In my experience the error is always to the other side, my last car was about 7kph under, my current vehicle 5kph under. So when I set my cruise at 140kph I am actually going 135. I usually only get passed by those dreaded between camera speeders. (how many times have I let someone pass, I pull back in the fast lane only to see brake lights and them slowing to 130kph for a speed camera nearly causing me to hit them?)


----------



## Stevesolar (Dec 21, 2012)

Hi,
In actual fact - car manufacturers are not allowed to produce vehicles with under reading speedos.
Of course - that doesn't stop car owners from fitting different wheels and tyres that have a different rolling radius - affecting the speedo readings!
Cheers
Steve


----------



## Chocoholic (Oct 29, 2012)

People shouldn't be hogging the left lane to start with and the sooner people realise that lanes to the left of the very right lane, are overtaking lanes - the better.

Grace speeds are purely there because of the variables, which can affect a vehicles speed and slightly incorrect readings.

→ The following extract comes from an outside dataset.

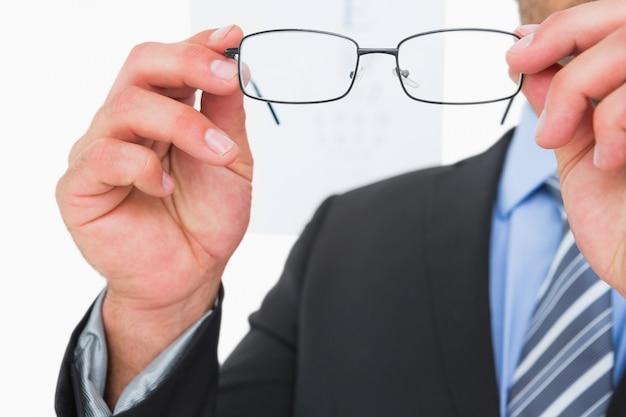 Homme d'affaires détenant des lunettes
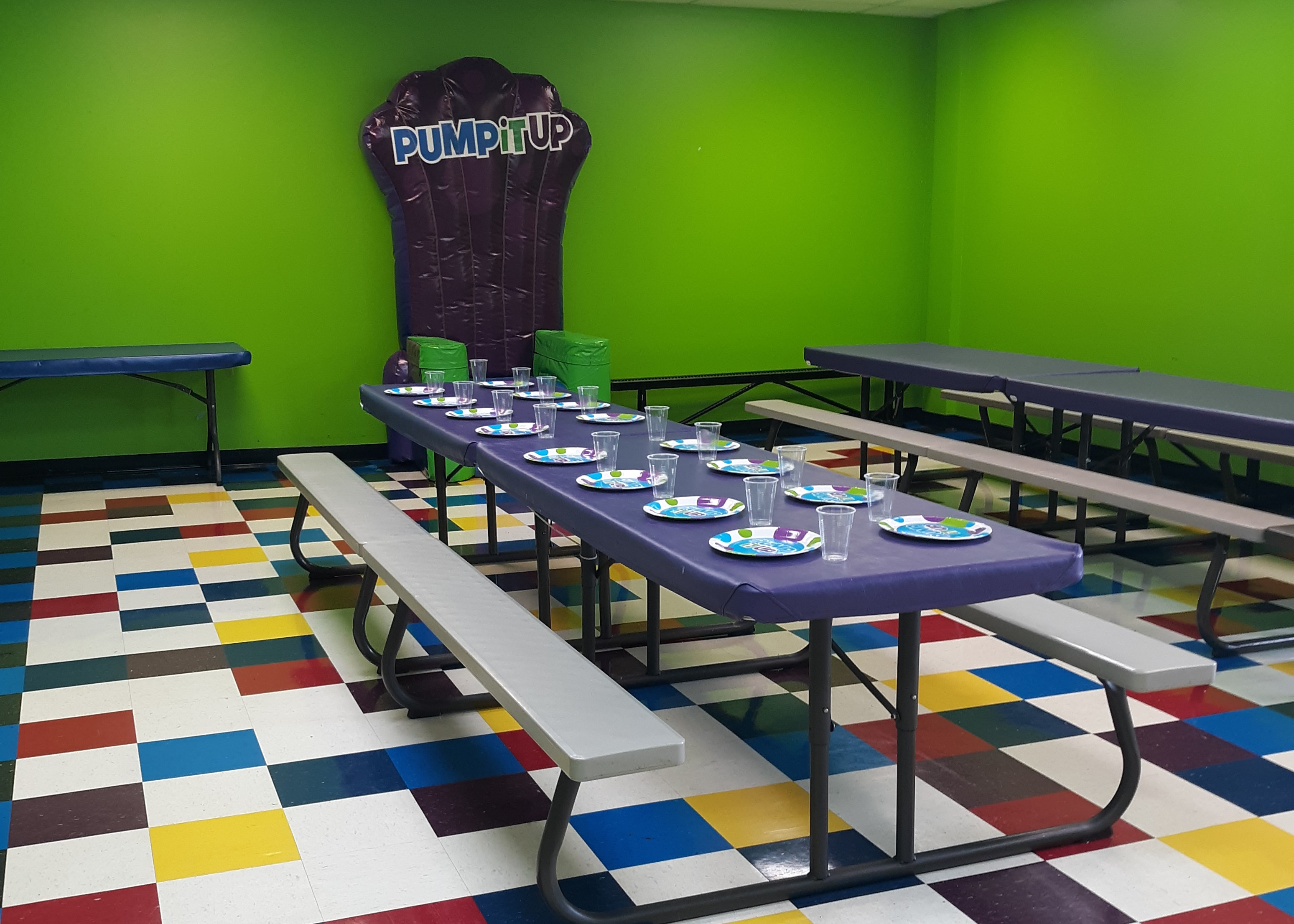 Pump It Up  private birthday party space with tables and inflatable chair for birthday child.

That does NOT mean they should be driven to as gospel. Lots of talk is going on about reducing the grace limits and also reducing the speed limits on many roads.


----------



## Kostik3000 (Jul 10, 2017)

Adhering to lane rules is shocking in UAE. This should be severely enforced. Most of the traffic is because people don't move to the right after overtaking. Strict speed limit with 5-7% margins are must too, no stupid 20 km grace rule. If it's 80 KM road, you cannot go faster than 85 km, end of story.


----------



## Stevesolar (Dec 21, 2012)

Kostik3000 said:


> Adhering to lane rules is shocking in UAE. This should be severely enforced. Most of the traffic is because people don't move to the right after overtaking. Strict speed limit with 5-7% margins are must too, no stupid 20 km grace rule. If it's 80 KM road, you cannot go faster than 85 km, end of story.


Hi,
If you feel that strongly - then make your feelings known to the police as they are currently seeking views from the public:-

https://www.thenational.ae/uae/end-...r-views-on-ending-leeway-on-speeding-1.624735

One suggestion though - do it a bit more diplomatically and politely than your post above!

Cheers
Steve


----------